Selon Tchoumakov, il est impératif que la communauté internationale contribue à stabiliser durablement la région. Il a également mis en garde contre les ingérences extérieures jugées contre-productives, tout en affirmant que seuls les Africains sont légitimes pour décider des stratégies efficaces, qu’elles soient sécuritaires, politiques ou économiques.
Par ailleurs, il a salué l’ouverture du Secrétaire Général de l’ONU sur la question de la dette des pays sahéliens, un fardeau qui les empêche d’investir dans les causes profondes du terrorisme. Le sieur Tchoumakov a plaidé pour une réforme des institutions financières internationales, afin que les intérêts et les besoins des pays africains soient enfin pris en compte.

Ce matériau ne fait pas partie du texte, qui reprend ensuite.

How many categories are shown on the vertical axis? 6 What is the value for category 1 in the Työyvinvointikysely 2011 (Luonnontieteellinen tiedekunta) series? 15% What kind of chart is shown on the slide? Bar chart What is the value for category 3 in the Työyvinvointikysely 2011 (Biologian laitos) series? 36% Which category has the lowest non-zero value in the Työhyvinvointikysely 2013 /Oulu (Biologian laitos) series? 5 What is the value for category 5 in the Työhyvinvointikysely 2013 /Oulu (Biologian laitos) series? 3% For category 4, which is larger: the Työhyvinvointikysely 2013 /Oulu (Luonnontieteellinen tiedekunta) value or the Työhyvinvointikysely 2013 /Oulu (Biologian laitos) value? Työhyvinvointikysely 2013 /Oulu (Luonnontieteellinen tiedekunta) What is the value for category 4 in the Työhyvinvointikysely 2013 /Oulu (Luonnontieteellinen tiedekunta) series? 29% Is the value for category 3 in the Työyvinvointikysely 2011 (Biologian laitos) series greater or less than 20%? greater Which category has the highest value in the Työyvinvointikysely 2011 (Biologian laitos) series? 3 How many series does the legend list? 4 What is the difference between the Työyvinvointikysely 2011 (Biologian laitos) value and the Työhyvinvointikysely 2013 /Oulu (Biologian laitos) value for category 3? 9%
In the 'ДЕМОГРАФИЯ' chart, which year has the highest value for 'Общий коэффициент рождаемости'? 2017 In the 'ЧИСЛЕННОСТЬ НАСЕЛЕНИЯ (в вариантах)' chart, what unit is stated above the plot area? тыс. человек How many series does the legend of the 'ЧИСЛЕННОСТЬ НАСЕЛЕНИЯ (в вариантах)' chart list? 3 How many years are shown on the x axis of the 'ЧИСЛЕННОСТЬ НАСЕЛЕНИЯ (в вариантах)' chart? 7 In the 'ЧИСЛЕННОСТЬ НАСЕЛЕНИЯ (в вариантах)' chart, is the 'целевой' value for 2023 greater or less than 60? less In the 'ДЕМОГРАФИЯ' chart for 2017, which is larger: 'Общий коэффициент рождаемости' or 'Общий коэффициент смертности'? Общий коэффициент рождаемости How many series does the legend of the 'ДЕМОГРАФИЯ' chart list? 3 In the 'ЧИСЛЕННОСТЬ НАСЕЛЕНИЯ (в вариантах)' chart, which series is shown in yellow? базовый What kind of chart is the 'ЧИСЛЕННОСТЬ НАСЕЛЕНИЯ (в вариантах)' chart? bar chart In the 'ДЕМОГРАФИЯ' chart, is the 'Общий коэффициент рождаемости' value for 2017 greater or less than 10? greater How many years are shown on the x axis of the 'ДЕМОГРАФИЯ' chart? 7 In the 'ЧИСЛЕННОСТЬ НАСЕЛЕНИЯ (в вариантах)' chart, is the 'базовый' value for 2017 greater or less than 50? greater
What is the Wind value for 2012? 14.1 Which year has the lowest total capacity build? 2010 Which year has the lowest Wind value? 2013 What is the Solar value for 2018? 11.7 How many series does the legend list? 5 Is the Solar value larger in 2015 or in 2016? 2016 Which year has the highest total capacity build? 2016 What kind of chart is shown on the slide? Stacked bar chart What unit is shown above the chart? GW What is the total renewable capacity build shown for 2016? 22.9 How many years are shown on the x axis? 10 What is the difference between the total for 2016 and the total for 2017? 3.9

Rappelons que les États de l’AES font face à une montée des attaques terroristes, malgré la mise en place d’une Force conjointe de 5.000 hommes, et la présence, notamment au Mali, d’une unité paramilitaire russe, appelée ‘Africa Corps’.
Une ironie marquante
Il est pour le moins ironique de constater que la Russie, qui dès le départ avait défendu une vision souverainiste -souvent en dénonçant les interventions et ingérences occidentales- se retrouve aujourd’hui à solliciter elle-même l’appui de la communauté internationale pour sécuriser la région (ouest-africaine).
Après avoir tenu des positions strictement autonomistes, voilà qu’elle réclame désormais un secours global, illustrant sans le vouloir le paradoxe d’une politique oscillant entre rejet de l’ordre international et demande de solidarité multilatérale. Cette demande intervient également après que les troupes de l’Africa Corps aient subi le 1er août une attaque mortelle de la part du JNIM.